In the past, tobacco was used by the peasant society to cure gangrenous sores on the back of beasts of burden. You just put tobacco powder on the wound and it works as disinfectant and antibiotic. Some people even used to wash their wounds with a tobacco solution for quick healing.
The problem arises when someone gets addicted to tobacco and his pockets are empty. I remember when I was a student the father of a friend of mine lying on bed with a sever headache because for some reason which I don’t remember now, there was shortage of cigarettes in Asmara.
“What are we going to do?” whined the members of the family with Daddy tossing and turning and pleading with God to rain cigarettes from heaven for his salvation.
We suggested going down town and collect cigarette butts from the street. We gathered enough to produce five cigarettes. When the patient took one puff he opened his eyes, got up from his bed and began to walk about. I felt I was witnessing a New Testament miracle. A plant that was supposed to kill and send you to hell afterwards, was able to restore life. Strange, isn’t it?
Modern cigarette smoking (with brand names) however began with the coming of the Italians. The first cigarette factory was established in Asmara by a Greek company, Mina Ananistolia. The factory was brought under the ownership of the Italian government and was named Monopolio Tobacco Dell’Eritrea in 1929. The British government took over in 1941, and in 1962 it was transferred to the Ethiopian government and in 1991 it went to its right owners.

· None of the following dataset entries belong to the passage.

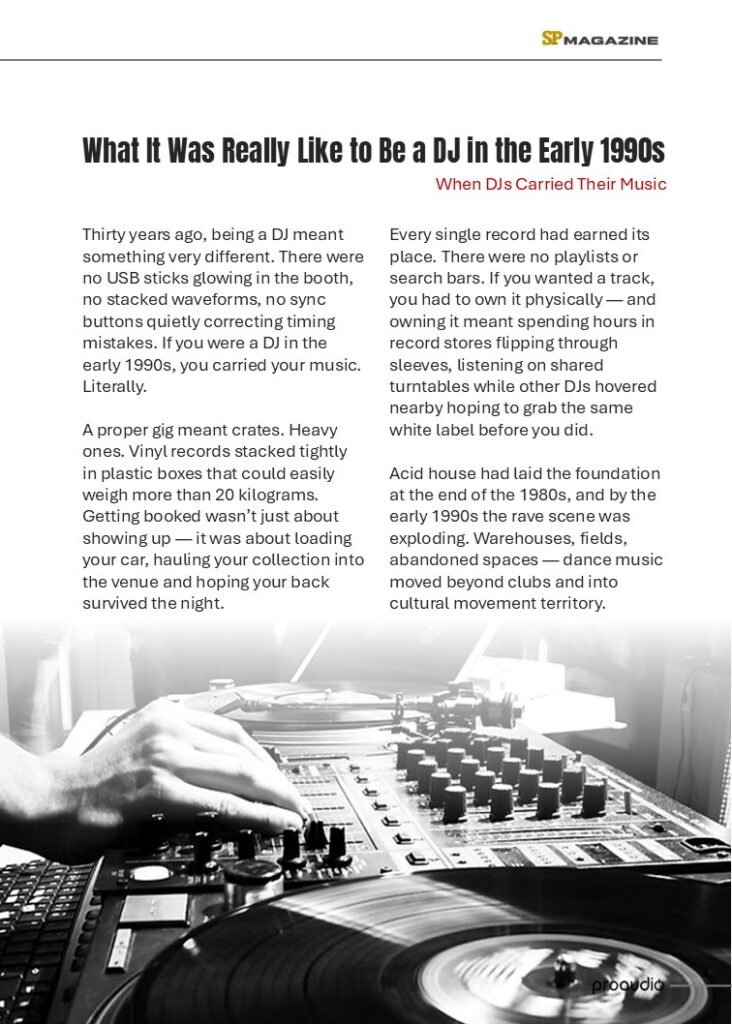 SP MAGAZINE

What It Was Really Like to Be a DJ in the Early 1990s

When DJs Carried Their Music

Thirty years ago, being a DJ meant something very different. There were no USB sticks glowing in the booth, no stacked waveforms, no sync buttons quietly correcting timing mistakes. If you were a DJ in the early 1990s, you carried your music. Literally.

A proper gig meant crates. Heavy ones. Vinyl records stacked tightly in plastic boxes that could easily weigh more than 20 kilograms. Getting booked wasn't just about showing up — it was about loading your car, hauling your collection into the venue and hoping your back survived the night.

Every single record had earned its place. There were no playlists or search bars. If you wanted a track, you had to own it physically — and owning it meant spending hours in record stores flipping through sleeves, listening on shared turntables while other DJs hovered nearby hoping to grab the same white label before you did.

Acid house had laid the foundation at the end of the 1980s, and by the early 1990s the rave scene was exploding. Warehouses, fields, abandoned spaces — dance music moved beyond clubs and into cultural movement territory.

proaudio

In the 1950s there were many types of cigarette brands in Eritrea, but the one I remember most is Ideal which was manufactured in Asmara. It was very much liked by smokers and aroused a sense of patriotism in many Eritreans. The other equally famous and filtered brand was Nyala. But this was made in Addis Ababa and I remember people buying the unfiltered Ideal and frowning on those who smoked Nyala for nationalistic reasons.